LA GRANDE DÉLIQUESCENCE DE LA JUSTICE
Un magistrat pour 100.000 habitants, des locaux vétustes, des usagers rançonnés : les chiffres révélés par les "Assises de la Justice" donnent le tournis. Ils témoignent d'une institution à bout de souffle, rongée par des décennies de négligence
La justice sénégalaise est dans un total dénuement. Les chiffres produits parles « Assisards » révèlent un service public de la justice très pauvre et très mal loti. Dans le rapport parcouru par le Témoin, ce qui frappe en premier c’est l’extrême faiblesse de la dotation budgétaire de ce ministère de souveraineté, celui de la Justice (moins de 1.7% du budget national en 2024), l’absence de siège propre, la dispersion de ses services centraux, le recours à des contrats de location pour abriter certaines juridictions. Cette faible capacité infrastructurelle, selon le rapport, n’a d’égale que la saisissante étroitesse numérique des professions qui œuvrent dans le service public de la Justice (magistrats, greffiers, avocats, notaires, huissiers de justice, commissaires-priseurs, inspecteurs de l’éducation surveillée et de la protection sociale, éducateurs spécialisés, interprètesjudiciaires, assistants des greffes et parquets, experts judiciaires etc.). Les chiffres rendent littéralement utopique la consolidation d’un État de droit au Sénégal : 1 magistrat pour 100.000 habitants et plus de magistrats (530) que de greffiers (472) et d’avocats (439).
Dans ce contexte, toute réflexion sur le bon fonctionnement de la Justice et le respect des droits des justiciables reste pure abstraction. Aujourd’hui, par ailleurs, son mode de fonctionnement est devenu obsolète avec la révolution numérique. La transition digitale est pourtant l’horizon incontournable de l’administration de la Justice, comme l’a montré la pandémie de Covid 19. Le numérique est en effet porteur de progrès incontestables notamment en matière de dématérialisation de la délivrance de documents dont la demande est récurrente (extraits du casier judiciaire et certificats de nationalité).
Après 20 ans d’élaboration et de mise en œuvre fragmentaires, la stratégie numérique de la Justice en est encore à ses balbutiements : ni les ressources humaines ni celles matérielles et techniques ne sont disponibles ou suffisamment déployées.
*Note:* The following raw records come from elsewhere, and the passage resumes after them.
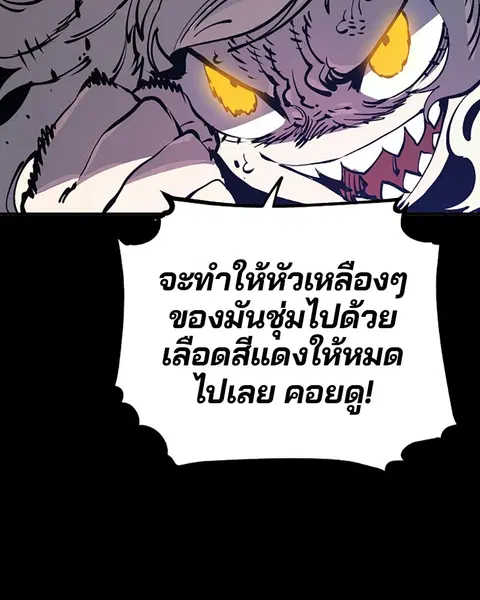 The Player ตอนที่ 40 — page 19 of 119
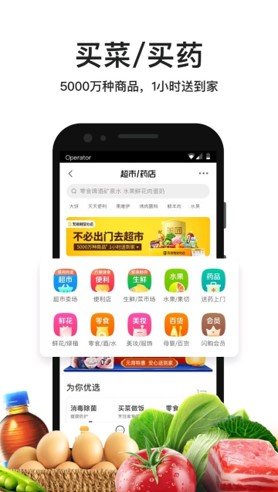 Meituan Takeout App Screenshot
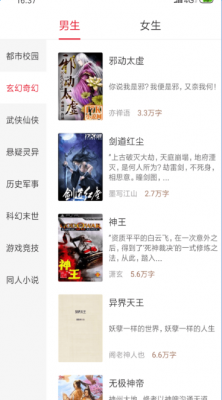 浪花小说安卓版截图1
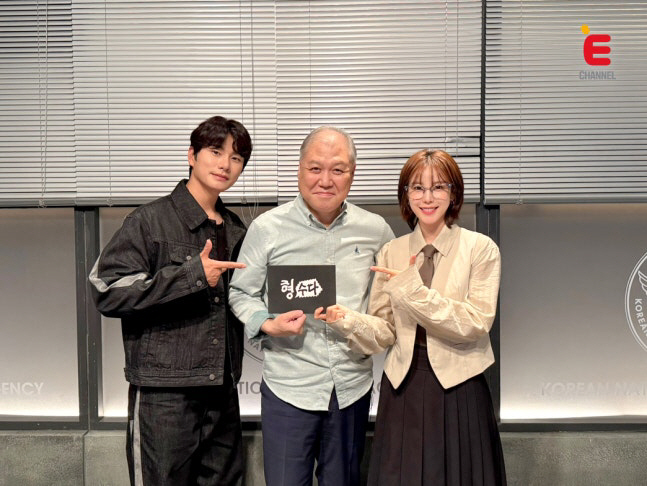 ‘형수다2’ 이이경 합류→전효성 의리 출격…권일용 “내 오른팔 될 인물”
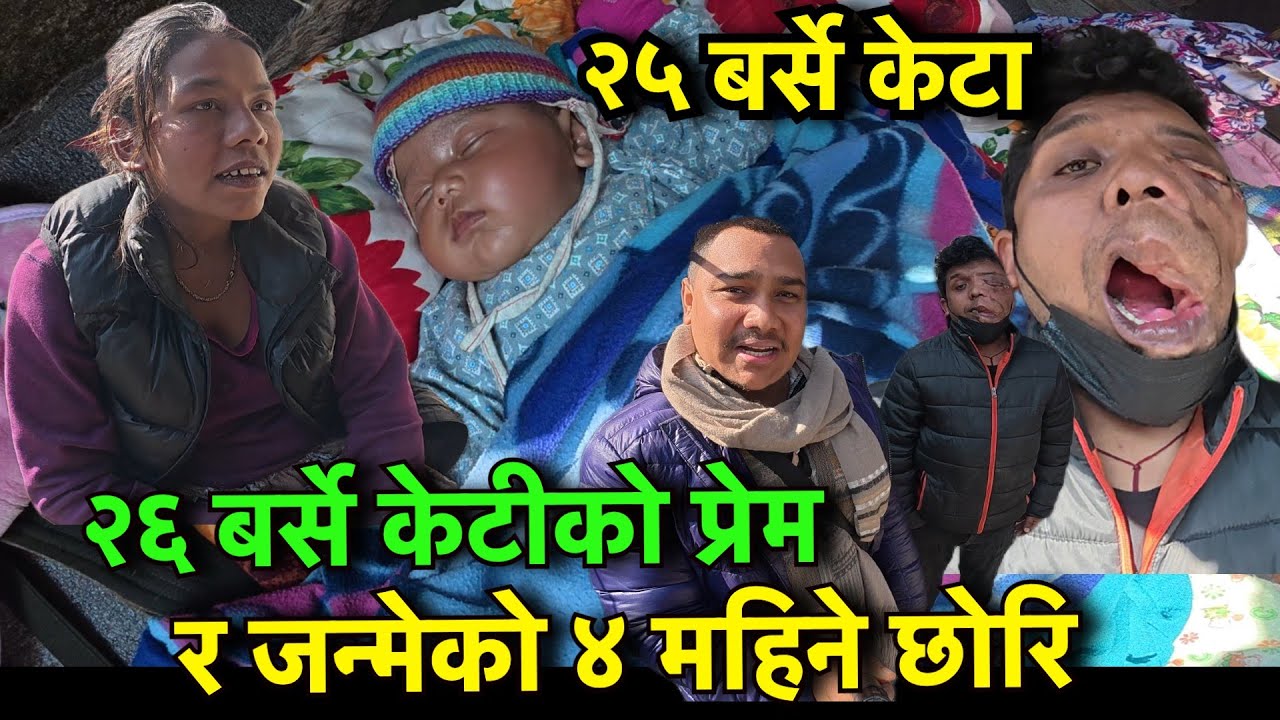 कति राम्री छोरि जन्मियो हेर्नुहोस !! २५ बर्से केटा र २६ बर्से केटीको घरमा पुगे कृष्ण !! Tuki Nepal !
Enfin, il faut évoquer les violences subies au quotidien par les usagers pour l’obtention des actes et services usuels, la petite et grande corruption qui affectent la Justice, l’hyper-répression dont elle fait montre (le nombre de détention provisoire est aussi élevé que les aménagements de peine sont bas) et les conditions indignes, déshumanisantes et dégradantes de la plupart des lieux de privation de liberté » peut-on encore lire dans le rapport.
Ces pratiques sont sanctionnées en retour par un désenchantement populaire et une perception des plus négatives : 75% des contributeurs de la plateforme Jubbanti ne font pas ou ont peu confiance en la justice sénégalaise ; 65% ne sont pas satisfaits des services qu’elle rend, 63% n’ont pas compris la motivation du juge dans le traitement de leur dossier. La Justice est déconsidérée, elle ne serait plus que l’instrument d’oligarques locaux (détenteurs de pouvoirs politiques, lobbies maraboutiques, puissances d’argent, etc.). Ses pratiques sont aux antipodes de celles de l’égalité, de la transparence et de la probité prônées par la Loi et la société démocratique » selon les « Assisards ».
A les en croire, « si plus de soixante ans d’indépendance n’ont pas permis de venir à bout des manquements sus-décrits, c’est fondamentalement parce que la transformation systémique qu’emporte tout réel engagement avec la Justice en tant que pouvoir indépendant et en tant que politique publique n’a jamais été entreprise avec méthode et consistance. Or, aucune ambition d’inscrire la justice sénégalaise dans une logique républicaine ne saurait se réaliser sans une prise en charge sérieuse du devoir de décoloniser, d’humaniser et de réparer la justice pour renforcer l’État de droit ». « Cette Justice nouvelle devra être matérialisée à partir d’un double niveau d’interventions : des réformes cohérentes et rationnelles visant à réparer le service public de la Justice pour le rendre plus efficient et plus transparent et une dynamique plus profonde de refondation qui implique cette fois-ci de réarticuler les raisons d’être de la Justice autour de l’usager et de la démocratie et de mettre en place les institutions nouvelles qui répondent à ces ambitions » concluent les « Assisards ».